Two Researchers Believe Automated Technology Explains Today’s High Unemployment and Low Hiring Rates. If They’re Right, Where will Jobs Come From in the Future?

[+] Author Notes

Alan S. Brown is associate editor of Mechanical Engineering magazine.

Mechanical Engineering 134(04), 22-27 (Apr 01, 2012) (6 pages) doi:10.1115/1.2012-APR-1

This article examines the impact of automation on jobs. Since the end of the Great Recession in June 2009, the GDP of the United States has grown 75% as fast as its average between 1948 and 2007. Ordinarily, such growth would spur companies to hire more workers. However, the fact is that overall unemployment has hovered above 9% for most of the past three years and remains stubbornly high. The percentage of working adults is at its lowest level since 1983, when women were still entering the workforce. Instead of hiring workers, companies are now investing in equipment and technology, which rebounded quickly after the recession. Some economists contend that advanced information and communications technology is transforming the economy by capturing jobs that only humans could have done before. They even consider digital technology when looking at the potential causes of unemployment. They also believe this is a sign of deeper structural changes in the economy.

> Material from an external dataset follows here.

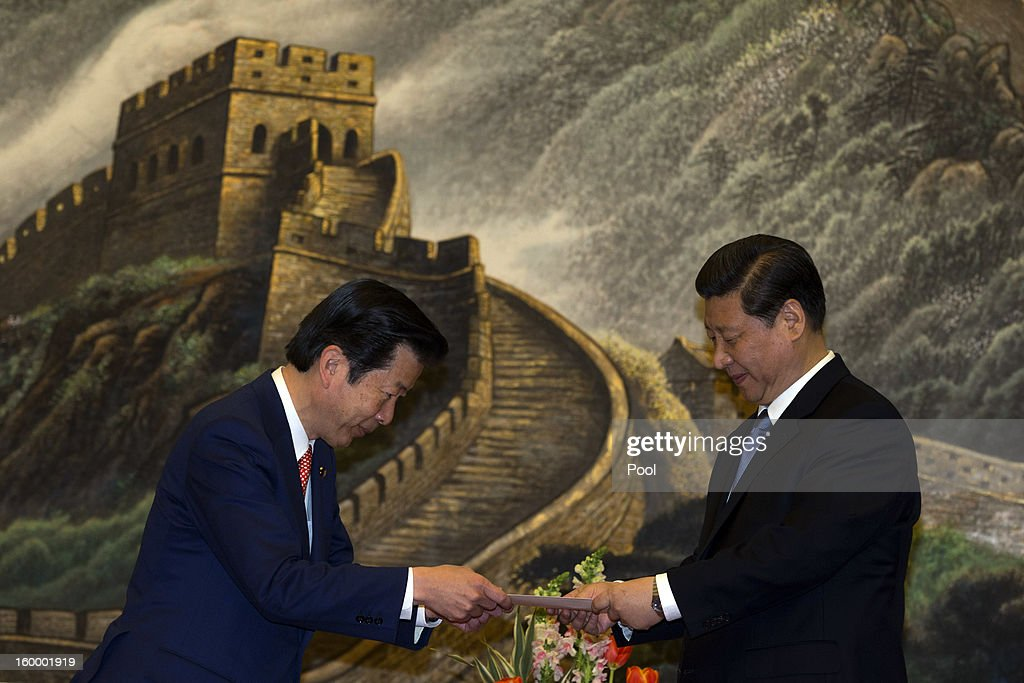 New Komeito party leader Natsuo Yamaguchi (L) of Japan delivers a personal letter from Japan Prime Minister Shinzo Abe to Chinese Communist Party Secretary-General <a gi-track='captionPersonalityLinkClicked' href=/galleries/search?phrase=Xi+Jinping&family=editorial&specificpeople=2598986 ng-click='$event.stopPropagation()'>Xi Jinping</a> during a meeting at the Great Hall of the People January 25, 2013 in Beijing, China, Yamaguchi said today that he believed Japan's dispute with China over a group of uninhabited islands could be resolved, according to published reports.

Two hundred years ago, back when the Luddites revolted against industrialization by sabotaging mechanical looms, David Ricardo tackled the problem of automation.

Ricardo was one of the founders of modern economic theory. Like most of his contemporaries, he believed technological advances would raise living standards for everyone. Yet when he revisited the topic, he concluded that machines might one day make goods so cheaply that factories could not remain competitive if they paid laborers a living wage. Manufacturers would have to invest in machines.

The result would be technological unemployment. And ever since Ricardo’s day, theorists have predicted that it was just around the corner. Their ranks have included such distinguished economists as John Maynard Keynes and Nobel Prize winner Wassily Leontief, and groundbreaking management consultant Peter Drucker.

Yet despite massive mechanization and automation, the U.S. economy kept creating jobs. Automation eliminated some positions, but new technologies as well as rising prosperity created others.

Now, two Massachusetts Institute of Technology professors believe the economy has turned that corner. They claim that automation—not just in factories, but in fields ranging from call centers and airline ticketing services to medical diagnostics and corporate supply chains—is replacing people faster than the economy can create jobs.

They are Erik Brynjolfsson, an economist and director of MIT’s Center for Digital Business, and Andrew P. McAfee, the center’s associate director and principal research scientist. They present their theory in a new book, Race Against The Machine: How the Digital Revolution Is Accelerating Innovation, Driving Productivity, and Irreversibly Transforming Employment and the Economy.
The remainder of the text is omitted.